Stickstoff ist mit fast 80 Prozent mengenmäßig größter Bestandteil der Luft. Seine Verbindungen sind wichtiges Düngemittel.

Stickstoff ist mit fast 80 Prozent mengenmäßig größter Bestandteil der Luft. Seine Verbindungen sind wichtiges Düngemittel. Aber stickstoffhaltige Substanzen bedrohen bestimmte Pflanzengesellschaften und letztlich auch die Atmosphäre. Denn wenn die Pflanzen den angebotenen Stickstoff nicht aufnehmen können, verändern sich die Ökosysteme. Die Böden versauern, das Grundwasser wird verunreinigt, die Gewässer werden überdüngt.

» AUFGABE 1
Beantworte zum Text über Stickstoff:
(a) Welchen Anteil hat Stickstoff an der Luft?
(b) Wofür sind seine Verbindungen wichtig?
(c) Was geschieht mit den Gewässern, wenn die Pflanzen den angebotenen Stickstoff nicht aufnehmen können?
» AUFGABE 2
Schreibe die Zeilen der Datensätze von der Zeile mit „Can you tell“ bis einschließlich zum Ende der Datensätze als nummerierte Liste um. Lass Leerzeilen und Bilder weg.

Datensätze zum visuell-räumlichen Denken:
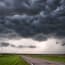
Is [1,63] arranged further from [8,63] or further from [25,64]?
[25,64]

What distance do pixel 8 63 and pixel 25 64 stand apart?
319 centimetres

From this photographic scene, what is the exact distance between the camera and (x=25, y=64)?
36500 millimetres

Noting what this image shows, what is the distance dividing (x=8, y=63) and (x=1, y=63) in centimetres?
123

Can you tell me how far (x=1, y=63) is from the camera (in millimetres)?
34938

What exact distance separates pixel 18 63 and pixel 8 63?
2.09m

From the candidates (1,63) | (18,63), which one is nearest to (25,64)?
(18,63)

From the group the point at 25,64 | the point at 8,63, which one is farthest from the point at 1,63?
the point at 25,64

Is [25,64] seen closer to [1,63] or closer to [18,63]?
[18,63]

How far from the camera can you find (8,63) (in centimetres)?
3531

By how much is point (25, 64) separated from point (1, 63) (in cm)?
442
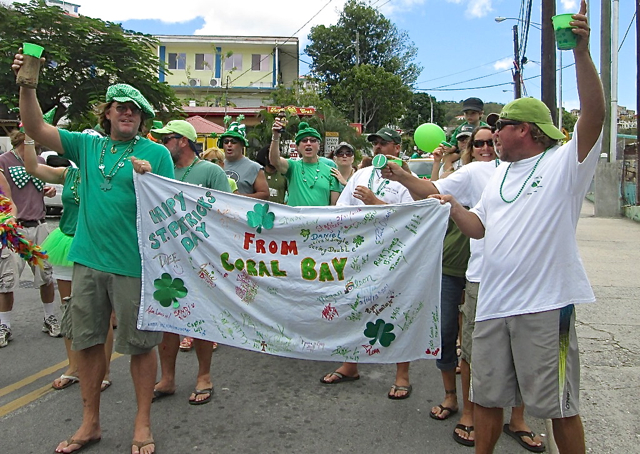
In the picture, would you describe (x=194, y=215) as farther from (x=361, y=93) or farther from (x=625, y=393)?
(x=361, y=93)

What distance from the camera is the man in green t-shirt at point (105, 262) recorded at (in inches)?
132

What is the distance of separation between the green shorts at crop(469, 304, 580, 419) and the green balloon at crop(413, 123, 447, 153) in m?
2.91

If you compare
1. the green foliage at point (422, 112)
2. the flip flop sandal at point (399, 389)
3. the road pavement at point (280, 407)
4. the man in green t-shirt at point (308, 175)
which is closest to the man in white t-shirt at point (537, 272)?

» ERWARTETE AUSGABE 1
(a) Fast 80 Prozent.
(b) Sie sind wichtiges Düngemittel.
(c) Sie werden überdüngt.

» ERWARTETE AUSGABE 2
1. Can you tell me how far (x=1, y=63) is from the camera (in millimetres)?
2. 34938
3. What exact distance separates pixel 18 63 and pixel 8 63?
4. 2.09m
5. From the candidates (1,63) | (18,63), which one is nearest to (25,64)?
6. (18,63)
7. From the group the point at 25,64 | the point at 8,63, which one is farthest from the point at 1,63?
8. the point at 25,64
9. Is [25,64] seen closer to [1,63] or closer to [18,63]?
10. [18,63]
11. How far from the camera can you find (8,63) (in centimetres)?
12. 3531
13. By how much is point (25, 64) separated from point (1, 63) (in cm)?
14. 442
15. In the picture, would you describe (x=194, y=215) as farther from (x=361, y=93) or farther from (x=625, y=393)?
16. (x=361, y=93)
17. What distance from the camera is the man in green t-shirt at point (105, 262) recorded at (in inches)?
18. 132
19. What is the distance of separation between the green shorts at crop(469, 304, 580, 419) and the green balloon at crop(413, 123, 447, 153) in m?
20. 2.91
21. If you compare
22. 1. the green foliage at point (422, 112)
23. 2. the flip flop sandal at point (399, 389)
24. 3. the road pavement at point (280, 407)
25. 4. the man in green t-shirt at point (308, 175)
26. which is closest to the man in white t-shirt at point (537, 272)?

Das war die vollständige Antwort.